This is almost never true, only in the most trivial cases, and conditions to make it true will be contrived.
Here is a very simple example: suppose that $k = 1$, $n = 2$, that $X_1 = 1$ with probability 1 and that $X_2$ is a standard Bernoulli random variable. (That is, takes values 0 and 1 with probability $\tfrac12$ each.) Then
$$
\Bbb E\left(\frac{\sum_{j=1}^k X_j}{\sum_{i=1}^{n} X_i}\right)= \Bbb E\left(\frac1{1+X_2}\right) = \frac34 \neq \frac23 = \frac1{\Bbb E\left(1+X_2\right)} = \frac{\sum_{j=1}^k E[X_j]}{\sum_{i=1}^n E[X_i]}.
$$
Edit: Below is an earlier version of this answer, where I incorrectly read the variables in numerator and denominator as distinct; it shows more broadly that the key problem is that taking the inverse and $\mathbb E$ just do not commute.
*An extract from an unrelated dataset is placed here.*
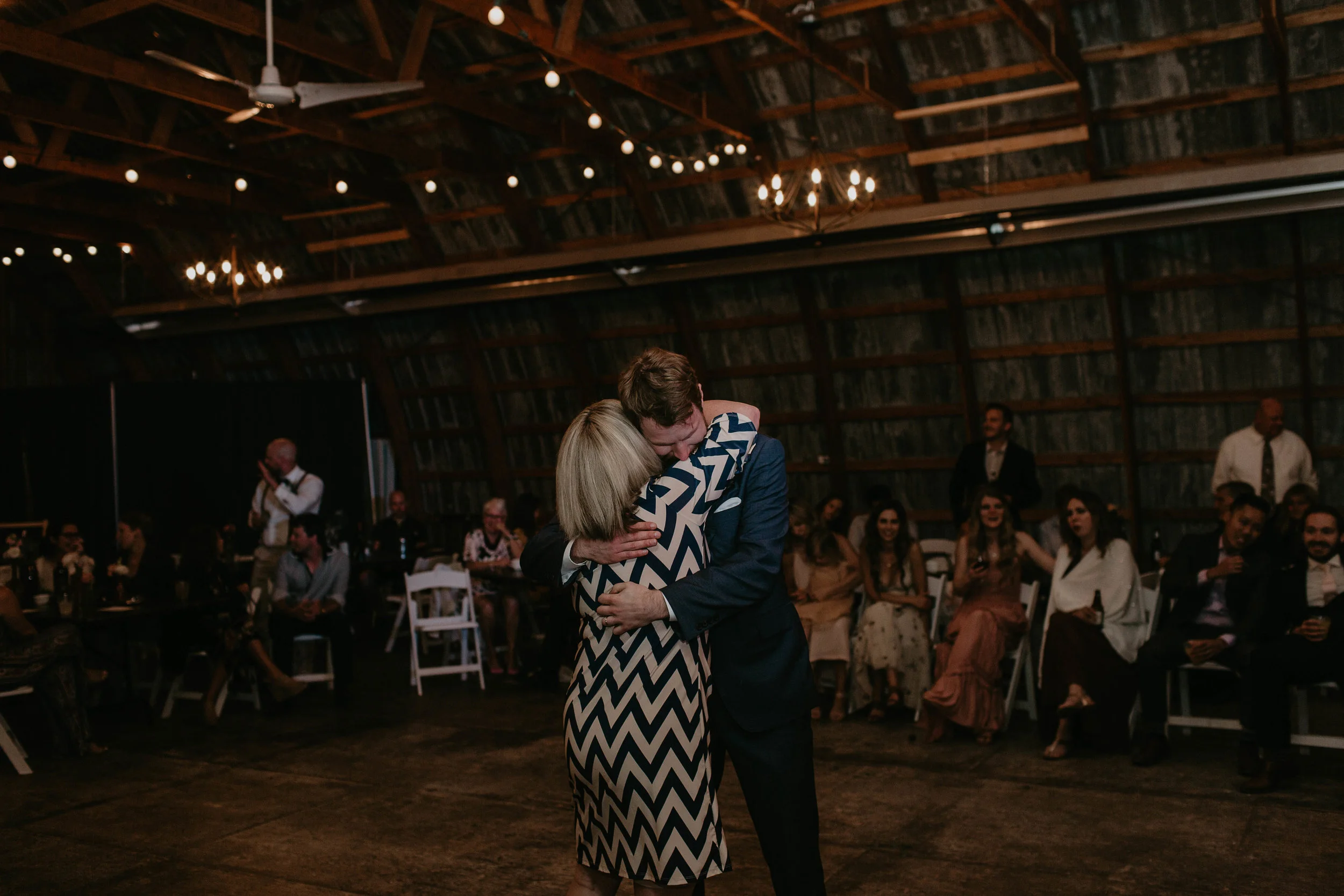 Jess and Evan526.jpg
Note that your observation for the numerator is correct, and if random variables $X, Y$ are independent then $\mathbb E[XY] = \mathbb E[X]\mathbb E[Y]$. This means that in the (already special) case of independent variables, we furthermore have
$$
\sum_{j=1}^k \Bbb E\left[\frac{ X_j}{ \sum_{i=1}^n X_i}\right] = \sum_{j=1}^k \Bbb E[X_j] \Bbb E\left[\frac1{ \sum_{i=1}^n X_i}\right],
$$
and because you already know that you can distribute sums over $\Bbb E$ the interesting question, really, is whether or not
$$
\Bbb E\left[\frac1X\right] \overset{?}{=} \frac1{\Bbb E[X]},
$$
and it is easy to verify in simple cases that this does not hold. E.g., $X$ takes values $1, 2$ both with probability $\tfrac12$: then $\Bbb E[1/X] = \tfrac34$ while $1/\Bbb E[X] = \tfrac23$.